[Collected data entries]
══════

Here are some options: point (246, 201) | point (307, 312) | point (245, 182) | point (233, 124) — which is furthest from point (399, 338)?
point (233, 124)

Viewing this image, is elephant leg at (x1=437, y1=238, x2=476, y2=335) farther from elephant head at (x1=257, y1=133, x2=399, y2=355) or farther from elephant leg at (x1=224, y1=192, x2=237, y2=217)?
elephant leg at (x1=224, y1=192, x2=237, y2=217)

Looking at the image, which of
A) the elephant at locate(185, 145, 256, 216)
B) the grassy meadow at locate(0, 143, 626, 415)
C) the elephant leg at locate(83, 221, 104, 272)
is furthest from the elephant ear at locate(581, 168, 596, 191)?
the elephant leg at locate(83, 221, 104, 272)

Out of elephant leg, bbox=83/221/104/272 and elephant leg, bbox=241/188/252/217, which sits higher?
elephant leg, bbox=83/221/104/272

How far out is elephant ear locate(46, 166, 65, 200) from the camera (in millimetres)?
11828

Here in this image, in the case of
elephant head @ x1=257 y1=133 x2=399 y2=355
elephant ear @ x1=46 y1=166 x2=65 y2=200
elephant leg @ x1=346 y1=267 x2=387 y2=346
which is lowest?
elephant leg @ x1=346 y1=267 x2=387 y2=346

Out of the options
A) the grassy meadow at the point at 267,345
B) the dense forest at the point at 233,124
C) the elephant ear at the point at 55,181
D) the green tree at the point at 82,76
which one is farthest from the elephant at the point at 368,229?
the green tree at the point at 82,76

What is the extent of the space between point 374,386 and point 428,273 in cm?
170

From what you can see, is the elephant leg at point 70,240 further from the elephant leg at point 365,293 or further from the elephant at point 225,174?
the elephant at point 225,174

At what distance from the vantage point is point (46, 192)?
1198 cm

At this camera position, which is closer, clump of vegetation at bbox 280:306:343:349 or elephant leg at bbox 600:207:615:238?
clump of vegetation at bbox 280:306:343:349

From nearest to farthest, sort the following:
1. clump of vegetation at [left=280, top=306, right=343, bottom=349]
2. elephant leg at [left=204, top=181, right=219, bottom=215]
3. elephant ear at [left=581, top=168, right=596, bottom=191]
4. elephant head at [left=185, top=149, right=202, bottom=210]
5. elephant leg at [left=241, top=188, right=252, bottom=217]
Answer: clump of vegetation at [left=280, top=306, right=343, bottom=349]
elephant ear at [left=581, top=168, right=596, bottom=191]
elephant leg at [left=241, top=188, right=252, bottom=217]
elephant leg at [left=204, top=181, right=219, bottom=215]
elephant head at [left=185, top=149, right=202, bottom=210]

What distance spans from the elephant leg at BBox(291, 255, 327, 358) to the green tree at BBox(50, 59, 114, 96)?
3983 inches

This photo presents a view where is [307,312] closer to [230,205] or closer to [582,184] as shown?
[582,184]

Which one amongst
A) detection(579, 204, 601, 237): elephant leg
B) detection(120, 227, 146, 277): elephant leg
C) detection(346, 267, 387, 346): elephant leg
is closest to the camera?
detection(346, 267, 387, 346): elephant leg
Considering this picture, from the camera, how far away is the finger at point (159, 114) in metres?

══════

What needs to be done:
Edit the lines above so that each occurrence of "grassy meadow" becomes "open grassland", keeping all other text unchanged.

Full solution:
Here are some options: point (246, 201) | point (307, 312) | point (245, 182) | point (233, 124) — which is furthest from point (399, 338)?
point (233, 124)

Viewing this image, is elephant leg at (x1=437, y1=238, x2=476, y2=335) farther from elephant head at (x1=257, y1=133, x2=399, y2=355) or farther from elephant leg at (x1=224, y1=192, x2=237, y2=217)?
elephant leg at (x1=224, y1=192, x2=237, y2=217)

Looking at the image, which of
A) the elephant at locate(185, 145, 256, 216)
B) the open grassland at locate(0, 143, 626, 415)
C) the elephant leg at locate(83, 221, 104, 272)
is furthest from the elephant ear at locate(581, 168, 596, 191)?
the elephant leg at locate(83, 221, 104, 272)

Out of elephant leg, bbox=83/221/104/272 and elephant leg, bbox=241/188/252/217, which sits higher?
elephant leg, bbox=83/221/104/272

How far out is elephant ear locate(46, 166, 65, 200) from the camera (in millimetres)?
11828

Here in this image, in the case of
elephant head @ x1=257 y1=133 x2=399 y2=355
elephant ear @ x1=46 y1=166 x2=65 y2=200
elephant leg @ x1=346 y1=267 x2=387 y2=346
which is lowest?
elephant leg @ x1=346 y1=267 x2=387 y2=346

Out of the options
A) the open grassland at the point at 267,345
B) the dense forest at the point at 233,124
C) the elephant ear at the point at 55,181
D) the green tree at the point at 82,76
which one is farthest from the elephant at the point at 368,229?
the green tree at the point at 82,76

What is the extent of the space between point 374,386 and point 428,273 in cm?
170

From what you can see, is the elephant leg at point 70,240 further from the elephant leg at point 365,293 or further from the elephant at point 225,174?
the elephant at point 225,174

At what distance from the vantage point is point (46, 192)?
1198 cm

At this camera position, which is closer, clump of vegetation at bbox 280:306:343:349 or elephant leg at bbox 600:207:615:238?
clump of vegetation at bbox 280:306:343:349

From nearest to farthest, sort the following:
1. clump of vegetation at [left=280, top=306, right=343, bottom=349]
2. elephant leg at [left=204, top=181, right=219, bottom=215]
3. elephant ear at [left=581, top=168, right=596, bottom=191]
4. elephant head at [left=185, top=149, right=202, bottom=210]
5. elephant leg at [left=241, top=188, right=252, bottom=217]
Answer: clump of vegetation at [left=280, top=306, right=343, bottom=349]
elephant ear at [left=581, top=168, right=596, bottom=191]
elephant leg at [left=241, top=188, right=252, bottom=217]
elephant leg at [left=204, top=181, right=219, bottom=215]
elephant head at [left=185, top=149, right=202, bottom=210]

What distance spans from the elephant leg at BBox(291, 255, 327, 358) to the green tree at BBox(50, 59, 114, 96)?
3983 inches

This photo presents a view where is [307,312] closer to [230,205] or closer to [582,184] as shown?
[582,184]

Which one amongst
A) detection(579, 204, 601, 237): elephant leg
B) detection(120, 227, 146, 277): elephant leg
C) detection(346, 267, 387, 346): elephant leg
is closest to the camera?
detection(346, 267, 387, 346): elephant leg
Considering this picture, from the camera, how far away is the finger at point (159, 114) in metres?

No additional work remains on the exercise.